The RSLC’s legislative target list does not vary dramatically from that of the Democratic Legislative Campaign Committee, which laid out its battleground nearly a year ago to POLITICO. But Duncan argues that a year’s worth of new data, from the recent victories to Biden’s approval ratings nationally and in key states, puts Republicans in a good position to capitalize in increasingly nationalized legislative races.
“This is absolutely, 100 percent going to be nationalized,” Duncan said. He ticked through three prongs that he expected to propel Republican candidates — education, crime and the economy — arguing “we’re going to be able to win on that because President Biden has been such a failure.”
And while Duncan conceded there is “a good chance that [Biden’s] going to go up,” he said he believed that Republicans have created a strong message on the three core issues that would still carry the day, even if the president’s approval numbers improve.
Michigan could be the biggest battleground this year. For the first time, an independent commission drew the legislative lines for this election, instead of the Legislature drawing its own battlefield. Republicans drew maps in 2010 that favored them in a closely divided state.
The GOP also hopes to break Democratic control of chambers in a couple states. Republicans are targeting Minnesota, one of two states in the country with split control of the Legislature: Democrats in the state House, the GOP in the state Senate. And Duncan argued that Colorado, where Democrats control both chambers, is in play.
“I think that Colorado looks a lot like Virginia, and I think there’s going to be some noise to be made,” he said.
Duncan also said that the RSLC — which is the main party arm not just for legislative races but for other down-ballot state government contests, like secretary of state or judicial posts — was aiming to break its cycle fundraising record of $67 million, set during the 2020 redistricting cycle. The committee and its affiliated groups raised $33 million last year, its best odd-numbered year ever. He said that legislative races will still make up the largest chunk of the group’s spending.
“So long as we’re able to continue to break our own records and spend that money wisely, we believe that we’re going to be in a good place,” he said.
Duncan said that while the RSLC isn’t involved in the redistricting process — “our job is to win elections” — he expected his committee to invest more in state judicial races this year as well, after state Supreme Courts in North Carolina and elsewhere struck down legislatively-drawn congressional maps as partisan gerrymanders.
It remains to be seen how much of a factor former President Donald Trump will be in these state-level races.

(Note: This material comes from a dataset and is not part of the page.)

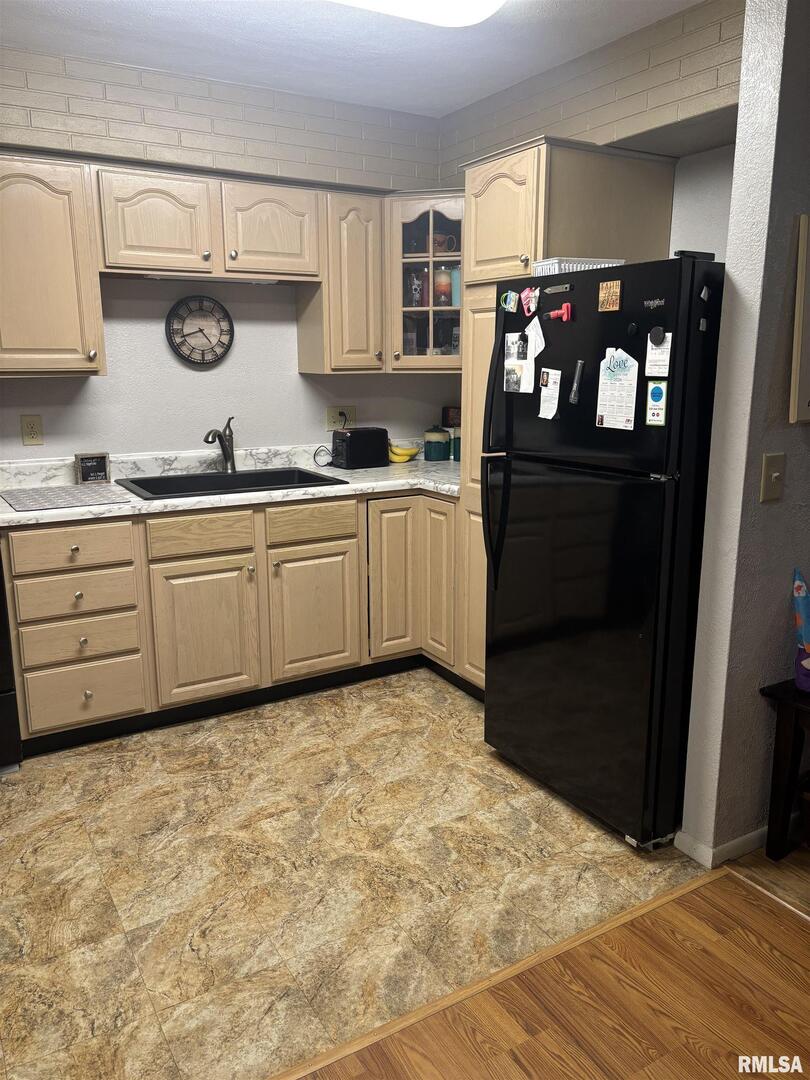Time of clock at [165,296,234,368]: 4:42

Trump has been heavily involved in the battle for Congress, but has largely sat out legislative fights. He has endorsed just a dozen-and-a-half legislative candidates, according to a tally from Ballotpedia, including candidates in just three states: Arizona, Michigan and Texas.
In most states, candidate filing is still ongoing or has yet to even begin, so primary and general election matchups are still taking shape.
Duncan declined to say if there will be any red lines his committee draws for candidates it supports, like candidates’ involvement at events surrounding the Capitol riot on Jan. 6 or promoting attempts to “decertify” the 2020 election, which legal scholars say isn’t possible.
“As we’re still trying to figure out who these candidates are, we will take that — all things into consideration,” he said. “We need to look at each candidate specifically to be able to make that choice.”